Nutso wrote:He's surely hurt.
IanKennedy wrote:Well a football player at least. "American football" is a very odd name for a game were you are generally not allowed to kick the ball but you can pretty much handle it as much as you want.
Mikey wrote:IanKennedy wrote:Well a football player at least. "American football" is a very odd name for a game were you are generally not allowed to kick the ball but you can pretty much handle it as much as you want.
Like I mentioned once to Seafort, we won the "recent unpleasantness" back in the late 18th century. We could call the sport "Your Mom's Hairy Ass" if we so chose, but:
a) the name has already been taken by an outdoor party game, and;
b) the etymology would be about a bitch to explain.
In all seriousness, calling our sport "football" merely hearkens back to the origins of the game, when it was very little different from a mix of primitive rugby, Oz rules football, and soccer.

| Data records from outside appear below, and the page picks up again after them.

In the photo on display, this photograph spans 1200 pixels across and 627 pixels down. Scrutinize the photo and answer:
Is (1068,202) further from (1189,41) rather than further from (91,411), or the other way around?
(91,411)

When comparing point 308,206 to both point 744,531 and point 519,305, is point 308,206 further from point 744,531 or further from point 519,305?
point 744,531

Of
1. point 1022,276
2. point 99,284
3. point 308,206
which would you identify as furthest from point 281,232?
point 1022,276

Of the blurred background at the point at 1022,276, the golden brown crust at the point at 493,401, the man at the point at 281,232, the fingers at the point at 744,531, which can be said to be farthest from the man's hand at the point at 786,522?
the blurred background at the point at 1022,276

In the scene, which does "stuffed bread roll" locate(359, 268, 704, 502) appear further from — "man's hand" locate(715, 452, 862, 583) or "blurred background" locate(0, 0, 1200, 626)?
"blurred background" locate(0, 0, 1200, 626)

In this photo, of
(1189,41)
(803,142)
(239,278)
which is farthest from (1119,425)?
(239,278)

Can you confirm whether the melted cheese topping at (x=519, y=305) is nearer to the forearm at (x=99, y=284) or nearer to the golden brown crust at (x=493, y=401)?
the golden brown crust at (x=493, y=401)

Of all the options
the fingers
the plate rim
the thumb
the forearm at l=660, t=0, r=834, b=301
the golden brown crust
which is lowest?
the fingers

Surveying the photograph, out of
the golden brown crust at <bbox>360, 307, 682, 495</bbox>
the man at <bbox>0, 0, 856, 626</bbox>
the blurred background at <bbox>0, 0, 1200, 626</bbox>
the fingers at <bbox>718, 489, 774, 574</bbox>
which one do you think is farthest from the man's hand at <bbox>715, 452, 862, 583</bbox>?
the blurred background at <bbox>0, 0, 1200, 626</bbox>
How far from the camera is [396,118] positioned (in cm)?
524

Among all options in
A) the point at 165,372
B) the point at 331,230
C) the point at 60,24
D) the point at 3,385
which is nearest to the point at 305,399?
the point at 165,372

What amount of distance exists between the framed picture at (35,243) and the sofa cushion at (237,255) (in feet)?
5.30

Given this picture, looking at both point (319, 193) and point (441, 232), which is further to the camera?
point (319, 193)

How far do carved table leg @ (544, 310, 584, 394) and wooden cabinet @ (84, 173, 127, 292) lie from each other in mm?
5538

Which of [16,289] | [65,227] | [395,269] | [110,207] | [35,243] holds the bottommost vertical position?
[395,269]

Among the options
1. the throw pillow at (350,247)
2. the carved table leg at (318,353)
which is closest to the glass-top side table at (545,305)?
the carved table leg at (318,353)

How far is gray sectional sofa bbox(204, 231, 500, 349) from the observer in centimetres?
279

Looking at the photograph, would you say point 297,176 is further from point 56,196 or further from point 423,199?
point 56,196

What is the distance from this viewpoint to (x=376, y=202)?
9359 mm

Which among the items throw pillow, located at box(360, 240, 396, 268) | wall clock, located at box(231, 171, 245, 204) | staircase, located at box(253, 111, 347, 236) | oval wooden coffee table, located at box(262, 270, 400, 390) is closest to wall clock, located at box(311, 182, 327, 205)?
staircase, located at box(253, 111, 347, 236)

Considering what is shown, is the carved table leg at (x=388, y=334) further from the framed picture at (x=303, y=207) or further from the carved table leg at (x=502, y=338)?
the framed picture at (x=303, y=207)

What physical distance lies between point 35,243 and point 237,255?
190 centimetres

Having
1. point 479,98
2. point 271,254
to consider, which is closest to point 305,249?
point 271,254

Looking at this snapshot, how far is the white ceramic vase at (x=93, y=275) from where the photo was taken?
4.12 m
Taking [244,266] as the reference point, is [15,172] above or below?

However, Jim is right. Soccer seems to be rather infamous for being played by a huge number of men who would more properly be rewarded with Oscars than with MVP awards.
Nutso wrote:I didn't think that that last image would inspire a versus debate.
Let's all calm down and remember one of science fiction's greatest burns:
Nutso wrote:I can't really argue with the fact that Football has limited contact between foot and ball. It's just a name that has stuck since the sport's beginning. I've always wondered why you guys don't just call our sport of football, "Soccer?"